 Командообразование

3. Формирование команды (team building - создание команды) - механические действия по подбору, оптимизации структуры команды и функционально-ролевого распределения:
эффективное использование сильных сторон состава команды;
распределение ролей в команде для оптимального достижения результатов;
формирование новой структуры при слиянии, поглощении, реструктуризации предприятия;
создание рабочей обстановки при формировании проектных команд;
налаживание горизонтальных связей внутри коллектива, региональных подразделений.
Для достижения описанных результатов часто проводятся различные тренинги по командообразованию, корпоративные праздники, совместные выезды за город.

· · · ·

# Exercise requirements:
This task calls for an exact reproduction of the lines that start at the one containing "эффективное использование сильных" and continue to the end of the entries above.

# Problem solution:
эффективное использование сильных сторон состава команды;
распределение ролей в команде для оптимального достижения результатов;
формирование новой структуры при слиянии, поглощении, реструктуризации предприятия;
создание рабочей обстановки при формировании проектных команд;
налаживание горизонтальных связей внутри коллектива, региональных подразделений.
Для достижения описанных результатов часто проводятся различные тренинги по командообразованию, корпоративные праздники, совместные выезды за город.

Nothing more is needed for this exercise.